Understanding award programs and partner networks

Most major airline loyalty programs are built around alliances — **Star Alliance**, **Oneworld**, and **SkyTeam**. Within an alliance, a program member can typically book award flights on partner airlines using their own miles. This creates asymmetric opportunities: some programs price partner awards more cheaply than the operating carrier prices its own awards. For example, a Star Alliance member's miles from one program might price a business class flight on a partner carrier at a significantly lower rate than the operating carrier's own loyalty program. An advisor who works across these programs every day knows where these gaps are.

The award space challenge — and how to overcome it

The most significant challenge with award bookings isn't finding the right program — it's finding available **award space**. Airlines control how many award seats they release through each program and in each booking window. Space that's available through one program may not be available through another. Space that's closed today may open up tomorrow when a paid passenger cancels. The travelers who consistently succeed at premium award redemptions are those who:

  • Check award availability across multiple programs for the same route
  • Know which programs tend to release space at specific time horizons (e.g. 11 months out vs. 2 weeks out)
  • Are flexible enough on dates to catch availability when it opens
  • Work with an advisor who monitors their route and alerts them when space appears

Transferable points: the flexibility advantage

**Credit card rewards programs** — including **Chase Ultimate Rewards**, **American Express Membership Rewards**, **Capital One Miles**, and **Citi ThankYou Points** — allow you to transfer points to multiple airline programs. This is a critical advantage because it means you're not locked into a single airline's award inventory. If **Singapore Airlines KrisFlyer** has business class space on a route, you transfer Amex points to KrisFlyer. If **United MileagePlus** has space on the same route through Star Alliance, you transfer Chase points to United. The combination of transferable points and expert knowledge of where award space lives is the foundation of the most effective premium award strategies.
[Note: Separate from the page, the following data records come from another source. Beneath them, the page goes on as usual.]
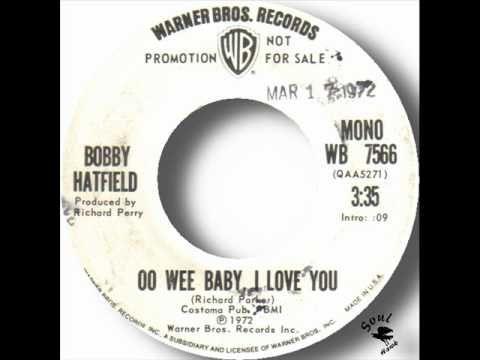 OO WEE BABY, I LOVE YOU - Bobby Hatfield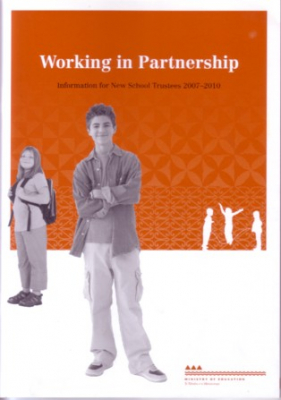Image of Working In Partnership : Information For New School Trustees2007-2010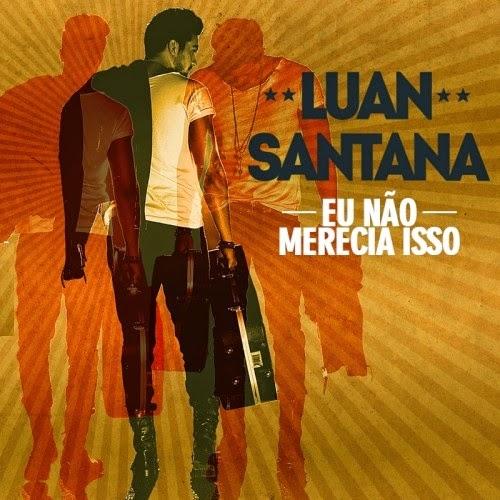 Download Música Luan Santana Eu Não Mereço Isso (Single) Mp3 Torrent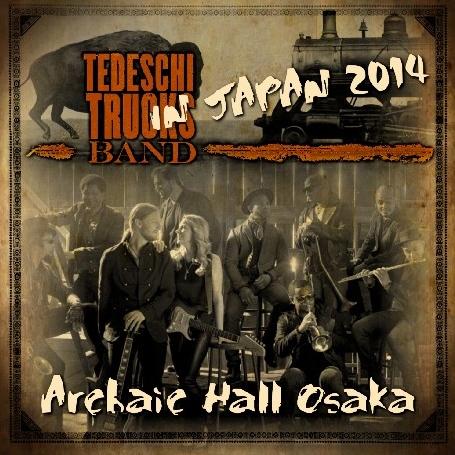 コレクターズCD テデスキ・トラックス・バンド(Tedeschi Trucks Band)2014年日本公演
Where advisors add the most value in award bookings

For straightforward point-to-program-to-partner redemptions on popular routes, a determined and knowledgeable traveler can sometimes manage the process independently. For complex itineraries — open-jaw awards, multi-partner journeys, mixed-cabin tickets, or redemptions on niche partners — the expertise gap becomes significant. Advisors can also identify whether a specific **paid fare** is actually better value than the available award options, given the points cost and current transferable points valuations. If you have a substantial miles balance and want to put it to work for business or first class travel, a [conversation with a specialist](/contact) is the right starting point.

The best programs for transatlantic award redemptions

For [business class](/business-class) redemptions on **transatlantic routes** — particularly [New York to London](/flights/new-york/london) and [Boston to London](/flights/boston/london) — a handful of programs consistently deliver the best rates. **Air France/KLM Flying Blue** periodically offers promotional pricing on transatlantic awards at 30–40% below standard rates. **British Airways Avios** prices awards on a **distance-based model** that rewards short-haul premium travel disproportionately well. **Virgin Atlantic Flying Club** has historically offered access to **Delta One** business class awards at excellent rates. None of these sweet spots are permanent — they change as programs adjust, partner agreements shift, and redemption rates evolve — which is why working with an advisor who tracks these patterns over time is the fastest path to a high-value redemption.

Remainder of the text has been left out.